* [What is being asked]
Check these statements against the text on Kenny Lumpkin's sentence: (a) The Fair Sentencing Act fully eliminated the crack-powder sentencing disparity; (b) had the offense involved powder cocaine, Lumpkin's mandatory minimum would have been 10 years; (c) the ACLU's commutation petition for Hamedah Hasan has been decided. For each, answer yes or no and quote the words of the text that decide it.

Lumpkin's 20-year sentence was mandated by law under unfair and
discriminatory U.S. sentencing guidelines that, at the time of his
sentencing, punished crack cocaine related offenses 100 times more
severely than offenses related to powder cocaine. At the time of his
sentencing, the judge in Lumpkin's case lamented what he called the
"very, very harsh" nature of the sentence called for by law, saying that
his "hands [we]re tied." And after presiding over a recent motion to
have Lumpkin's sentence reduced, U.S. District Court Judge David O.
Carter praised Lumpkin for his efforts to rehabilitate himself before
reluctantly concluding that "the law as it stands does not allow for
this Court to reduce Lumpkin's sentence."
Lumpkin is one of
thousands of people in this country, a disproportionate number of whom
are people of color, who have been given extremely long sentences under
the sentencing disparity between crack and powder cocaine. The Fair
Sentencing Act passed by Congress last year reduced the disparity from
100-to-1 to 18-to-1 but did not fully eliminate it.
Had Lumpkin's
offense involved powder instead of crack cocaine - the same quantity of
the same drug in a different form - his mandatory minimum sentence would
have been 10 years instead of 20, he would have already served his
entire sentence, he would have been there to watch his children graduate
from high school and the birth of his first grandchild and he would
have been able to help care for his mother, who is recuperating from a
stroke she suffered several years ago.
"The case of Kenny
Lumpkin exemplifies why it is so urgent that our country re-think
mandatory minimum sentences and a one-size-fits-all approach to
sentencing," said Scott Michelman, staff attorney with the ACLU Criminal
Law Reform Project. "The Fair Sentencing Act was a step in the right
direction, but individuals like Kenny have fallen through the cracks,
and it is essential that the president use his commutation power to
right these historical, but still ongoing, wrongs."
Lumpkin is the
latest person to seek commutation as part of a larger project designed
by the ACLU called "Dear Mr. President, Yes You Can," which brings
together civil rights advocates, legal scholars, law school clinics, pro
bono counsel and others to urge President Obama to use his pardon and
commutation power in a principled way, consistent with his
administration's position that the crack sentencing guidelines have been
far too harsh. The project also aims to promote the president's
clemency power as a means to correct historical injustices. Last year,
the ACLU filed a commutation petition with President Obama on behalf of
Hamedah Hasan, a mother and grandmother now serving the 18th year of an
unjust 27-year prison sentence for a first time, non-violent crack
cocaine conspiracy offense. That petition is still pending after nearly a
full year.
Though Lumpkin's
excessive punishment as a result of the crack-powder sentencing
disparity is not unique, his conduct while incarcerated has demonstrated
a level of rehabilitation that officials at his correctional
institution consider extraordinary. After being transferred several
years ago from a medium security prison to a fenceless minimum security
camp several years ago, Lumpkin has taken virtually all of the college
courses available to him, teaches two art classes a week to fellow
prisoners and leads them in a community mural painting project, is
active in his Native American religious group, and is executive chairman
of a group called Those Outspoken Against Drugs (TOAD), a select group
of prisoners who speak to teenagers at local schools and juvenile halls
about taking responsibility for one's own actions, making good choices
and the dangers of drugs.

* [Material supplied]
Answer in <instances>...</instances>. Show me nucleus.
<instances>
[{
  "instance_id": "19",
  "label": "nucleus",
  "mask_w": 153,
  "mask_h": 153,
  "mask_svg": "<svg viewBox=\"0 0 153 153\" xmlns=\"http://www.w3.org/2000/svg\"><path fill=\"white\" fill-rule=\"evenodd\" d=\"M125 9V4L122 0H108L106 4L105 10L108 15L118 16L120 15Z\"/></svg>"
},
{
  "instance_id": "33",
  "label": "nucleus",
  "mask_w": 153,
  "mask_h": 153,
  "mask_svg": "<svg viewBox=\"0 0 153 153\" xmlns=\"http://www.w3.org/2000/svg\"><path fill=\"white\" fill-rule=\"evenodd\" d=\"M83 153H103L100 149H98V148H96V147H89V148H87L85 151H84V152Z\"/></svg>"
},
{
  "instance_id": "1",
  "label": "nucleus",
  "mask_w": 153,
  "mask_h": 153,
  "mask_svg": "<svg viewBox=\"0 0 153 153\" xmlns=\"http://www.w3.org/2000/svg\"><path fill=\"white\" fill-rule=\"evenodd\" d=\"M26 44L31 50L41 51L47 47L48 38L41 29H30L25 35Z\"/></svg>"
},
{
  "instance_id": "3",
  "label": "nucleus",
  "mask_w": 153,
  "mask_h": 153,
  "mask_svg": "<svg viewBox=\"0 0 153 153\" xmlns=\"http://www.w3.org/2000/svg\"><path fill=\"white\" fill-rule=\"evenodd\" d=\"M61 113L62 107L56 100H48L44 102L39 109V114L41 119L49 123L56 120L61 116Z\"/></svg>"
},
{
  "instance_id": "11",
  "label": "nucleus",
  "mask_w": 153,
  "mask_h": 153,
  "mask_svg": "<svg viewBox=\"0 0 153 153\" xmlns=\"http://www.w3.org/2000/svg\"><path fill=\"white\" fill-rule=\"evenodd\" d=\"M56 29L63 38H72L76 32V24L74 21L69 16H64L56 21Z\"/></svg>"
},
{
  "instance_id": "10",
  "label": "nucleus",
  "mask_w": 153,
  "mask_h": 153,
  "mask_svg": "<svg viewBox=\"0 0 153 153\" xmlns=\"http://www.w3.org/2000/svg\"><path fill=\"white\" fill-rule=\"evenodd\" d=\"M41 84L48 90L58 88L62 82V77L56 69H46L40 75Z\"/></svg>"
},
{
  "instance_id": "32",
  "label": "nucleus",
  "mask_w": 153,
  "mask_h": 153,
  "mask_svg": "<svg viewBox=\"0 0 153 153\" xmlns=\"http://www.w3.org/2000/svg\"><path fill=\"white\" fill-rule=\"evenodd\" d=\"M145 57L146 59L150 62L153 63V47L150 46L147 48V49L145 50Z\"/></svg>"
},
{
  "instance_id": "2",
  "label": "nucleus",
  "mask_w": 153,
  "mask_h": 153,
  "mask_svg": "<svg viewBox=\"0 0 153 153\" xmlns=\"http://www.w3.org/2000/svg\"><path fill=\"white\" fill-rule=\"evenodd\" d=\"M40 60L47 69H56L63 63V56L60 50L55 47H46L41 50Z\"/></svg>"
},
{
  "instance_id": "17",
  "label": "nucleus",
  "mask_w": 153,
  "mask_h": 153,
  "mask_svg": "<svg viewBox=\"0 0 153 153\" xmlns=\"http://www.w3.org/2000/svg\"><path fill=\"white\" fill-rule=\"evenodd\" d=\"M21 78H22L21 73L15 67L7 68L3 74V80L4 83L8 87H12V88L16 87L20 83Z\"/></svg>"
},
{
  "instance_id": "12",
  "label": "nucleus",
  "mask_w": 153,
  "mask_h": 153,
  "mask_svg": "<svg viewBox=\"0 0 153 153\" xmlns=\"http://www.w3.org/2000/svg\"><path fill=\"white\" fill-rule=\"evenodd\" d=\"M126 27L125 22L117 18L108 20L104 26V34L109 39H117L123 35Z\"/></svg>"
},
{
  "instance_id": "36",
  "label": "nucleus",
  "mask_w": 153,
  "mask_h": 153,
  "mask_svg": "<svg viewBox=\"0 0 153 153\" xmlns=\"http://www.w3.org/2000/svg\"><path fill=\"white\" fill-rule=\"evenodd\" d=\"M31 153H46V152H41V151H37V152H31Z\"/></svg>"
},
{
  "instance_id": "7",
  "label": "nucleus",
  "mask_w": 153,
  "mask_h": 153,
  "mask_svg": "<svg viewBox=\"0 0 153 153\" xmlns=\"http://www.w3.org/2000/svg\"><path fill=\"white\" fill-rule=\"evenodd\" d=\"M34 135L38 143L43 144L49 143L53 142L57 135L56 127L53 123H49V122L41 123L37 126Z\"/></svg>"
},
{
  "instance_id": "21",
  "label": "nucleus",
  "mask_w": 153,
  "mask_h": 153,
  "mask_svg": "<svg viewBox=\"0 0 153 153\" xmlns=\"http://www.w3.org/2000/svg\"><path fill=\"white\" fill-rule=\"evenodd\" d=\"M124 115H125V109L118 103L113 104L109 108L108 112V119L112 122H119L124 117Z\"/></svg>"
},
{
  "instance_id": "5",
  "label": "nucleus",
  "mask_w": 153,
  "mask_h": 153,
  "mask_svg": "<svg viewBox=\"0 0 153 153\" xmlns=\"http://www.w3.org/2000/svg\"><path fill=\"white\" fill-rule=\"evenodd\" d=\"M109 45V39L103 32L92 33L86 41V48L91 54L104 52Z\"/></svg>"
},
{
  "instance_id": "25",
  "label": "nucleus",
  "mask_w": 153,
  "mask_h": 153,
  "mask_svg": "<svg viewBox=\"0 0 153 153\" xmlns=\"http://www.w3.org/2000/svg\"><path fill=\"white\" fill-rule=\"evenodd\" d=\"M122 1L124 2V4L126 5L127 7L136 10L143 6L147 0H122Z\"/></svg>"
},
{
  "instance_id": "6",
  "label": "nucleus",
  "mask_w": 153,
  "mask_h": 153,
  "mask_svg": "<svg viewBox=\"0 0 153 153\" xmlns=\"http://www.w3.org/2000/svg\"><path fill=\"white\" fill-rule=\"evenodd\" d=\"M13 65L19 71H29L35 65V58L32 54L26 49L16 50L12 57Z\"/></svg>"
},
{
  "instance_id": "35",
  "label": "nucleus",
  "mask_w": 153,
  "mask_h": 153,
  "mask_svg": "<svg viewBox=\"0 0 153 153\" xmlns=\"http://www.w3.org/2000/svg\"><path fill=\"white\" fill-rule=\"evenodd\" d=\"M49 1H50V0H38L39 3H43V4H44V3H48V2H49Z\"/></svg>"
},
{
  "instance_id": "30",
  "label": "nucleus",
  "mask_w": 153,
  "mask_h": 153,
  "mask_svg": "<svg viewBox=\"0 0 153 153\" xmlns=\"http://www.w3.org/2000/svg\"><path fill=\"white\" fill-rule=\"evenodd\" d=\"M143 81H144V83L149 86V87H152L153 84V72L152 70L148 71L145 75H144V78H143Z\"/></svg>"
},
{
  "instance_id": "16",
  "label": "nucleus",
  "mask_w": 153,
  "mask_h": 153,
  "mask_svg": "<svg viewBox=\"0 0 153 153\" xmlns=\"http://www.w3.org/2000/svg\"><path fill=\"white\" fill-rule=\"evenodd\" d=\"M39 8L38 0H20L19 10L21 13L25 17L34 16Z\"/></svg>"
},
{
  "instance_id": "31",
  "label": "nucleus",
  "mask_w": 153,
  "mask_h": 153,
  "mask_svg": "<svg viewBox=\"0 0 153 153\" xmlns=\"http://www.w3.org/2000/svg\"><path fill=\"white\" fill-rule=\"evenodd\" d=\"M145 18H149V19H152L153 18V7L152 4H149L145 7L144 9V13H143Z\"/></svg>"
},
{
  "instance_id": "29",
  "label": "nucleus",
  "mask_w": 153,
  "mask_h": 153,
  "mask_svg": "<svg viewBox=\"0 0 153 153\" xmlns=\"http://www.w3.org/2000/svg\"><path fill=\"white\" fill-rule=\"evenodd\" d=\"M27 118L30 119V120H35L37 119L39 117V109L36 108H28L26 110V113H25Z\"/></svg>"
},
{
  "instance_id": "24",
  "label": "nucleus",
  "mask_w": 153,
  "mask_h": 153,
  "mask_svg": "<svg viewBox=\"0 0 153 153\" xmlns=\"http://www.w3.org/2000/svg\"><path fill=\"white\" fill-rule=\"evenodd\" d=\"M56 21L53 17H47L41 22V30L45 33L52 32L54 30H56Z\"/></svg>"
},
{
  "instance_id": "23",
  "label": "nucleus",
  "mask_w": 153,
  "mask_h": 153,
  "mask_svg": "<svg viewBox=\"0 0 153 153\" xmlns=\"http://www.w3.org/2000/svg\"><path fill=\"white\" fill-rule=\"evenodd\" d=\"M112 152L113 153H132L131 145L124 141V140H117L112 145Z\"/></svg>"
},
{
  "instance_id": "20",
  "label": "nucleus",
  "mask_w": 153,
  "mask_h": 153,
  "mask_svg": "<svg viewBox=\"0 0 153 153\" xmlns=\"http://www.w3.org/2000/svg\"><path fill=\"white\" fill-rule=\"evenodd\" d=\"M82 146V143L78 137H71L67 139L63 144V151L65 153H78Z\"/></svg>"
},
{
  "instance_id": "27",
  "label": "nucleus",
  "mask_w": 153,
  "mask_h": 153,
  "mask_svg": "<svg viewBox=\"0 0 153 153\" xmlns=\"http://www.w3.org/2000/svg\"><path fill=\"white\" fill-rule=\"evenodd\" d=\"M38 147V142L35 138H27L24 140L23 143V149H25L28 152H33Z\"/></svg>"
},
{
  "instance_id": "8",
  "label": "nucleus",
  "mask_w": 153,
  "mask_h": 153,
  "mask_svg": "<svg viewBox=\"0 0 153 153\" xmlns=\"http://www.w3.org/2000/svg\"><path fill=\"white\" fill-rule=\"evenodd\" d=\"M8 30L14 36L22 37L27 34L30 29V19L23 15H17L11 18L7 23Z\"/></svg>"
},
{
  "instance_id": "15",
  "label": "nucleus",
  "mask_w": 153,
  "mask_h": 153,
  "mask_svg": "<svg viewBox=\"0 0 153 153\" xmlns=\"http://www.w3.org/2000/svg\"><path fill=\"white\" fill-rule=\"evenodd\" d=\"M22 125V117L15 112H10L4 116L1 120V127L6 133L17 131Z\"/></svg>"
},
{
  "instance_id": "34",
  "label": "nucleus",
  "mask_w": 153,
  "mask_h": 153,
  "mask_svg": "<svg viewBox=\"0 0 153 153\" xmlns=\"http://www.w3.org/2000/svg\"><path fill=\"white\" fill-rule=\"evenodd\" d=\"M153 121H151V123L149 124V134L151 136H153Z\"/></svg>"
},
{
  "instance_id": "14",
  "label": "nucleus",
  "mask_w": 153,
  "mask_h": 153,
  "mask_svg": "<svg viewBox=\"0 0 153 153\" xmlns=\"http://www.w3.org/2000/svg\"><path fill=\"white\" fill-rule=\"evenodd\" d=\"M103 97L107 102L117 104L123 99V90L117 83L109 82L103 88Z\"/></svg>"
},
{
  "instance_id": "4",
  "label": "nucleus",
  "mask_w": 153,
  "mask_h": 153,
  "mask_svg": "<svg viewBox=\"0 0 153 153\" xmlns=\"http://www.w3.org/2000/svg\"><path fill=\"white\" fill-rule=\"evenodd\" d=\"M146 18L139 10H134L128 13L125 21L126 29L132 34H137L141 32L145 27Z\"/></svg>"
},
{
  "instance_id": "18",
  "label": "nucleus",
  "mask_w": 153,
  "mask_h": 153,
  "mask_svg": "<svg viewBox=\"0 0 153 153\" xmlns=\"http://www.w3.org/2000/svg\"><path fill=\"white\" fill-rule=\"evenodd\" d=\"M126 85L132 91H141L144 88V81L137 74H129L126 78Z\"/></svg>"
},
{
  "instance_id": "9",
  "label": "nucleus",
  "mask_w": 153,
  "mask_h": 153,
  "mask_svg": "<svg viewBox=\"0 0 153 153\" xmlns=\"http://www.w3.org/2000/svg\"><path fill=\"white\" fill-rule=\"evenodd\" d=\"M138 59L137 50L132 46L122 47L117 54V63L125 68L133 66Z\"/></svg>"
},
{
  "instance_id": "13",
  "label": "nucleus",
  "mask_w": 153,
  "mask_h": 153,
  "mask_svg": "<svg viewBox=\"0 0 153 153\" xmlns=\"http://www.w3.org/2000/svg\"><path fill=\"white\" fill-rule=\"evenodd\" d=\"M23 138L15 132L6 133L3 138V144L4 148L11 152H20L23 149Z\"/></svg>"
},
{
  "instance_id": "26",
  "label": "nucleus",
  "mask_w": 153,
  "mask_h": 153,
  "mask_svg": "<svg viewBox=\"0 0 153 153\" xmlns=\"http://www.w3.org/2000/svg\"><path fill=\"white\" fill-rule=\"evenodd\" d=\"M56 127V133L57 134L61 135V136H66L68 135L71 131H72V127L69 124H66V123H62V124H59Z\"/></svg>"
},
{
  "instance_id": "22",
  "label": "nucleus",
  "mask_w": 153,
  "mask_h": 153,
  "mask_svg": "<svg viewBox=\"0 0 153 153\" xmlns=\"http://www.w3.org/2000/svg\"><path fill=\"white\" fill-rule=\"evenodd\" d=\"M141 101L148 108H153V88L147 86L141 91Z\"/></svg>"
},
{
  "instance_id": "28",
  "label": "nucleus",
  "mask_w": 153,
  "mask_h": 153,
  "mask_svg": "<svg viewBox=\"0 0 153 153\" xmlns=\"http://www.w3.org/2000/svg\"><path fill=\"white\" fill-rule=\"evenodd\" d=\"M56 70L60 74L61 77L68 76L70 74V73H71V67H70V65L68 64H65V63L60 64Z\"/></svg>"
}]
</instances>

* [Completed exercise]
(a) No: "reduced the disparity from 100-to-1 to 18-to-1 but did not fully eliminate it"
(b) Yes: "his mandatory minimum sentence would have been 10 years instead of 20"
(c) No: "That petition is still pending after nearly a full year."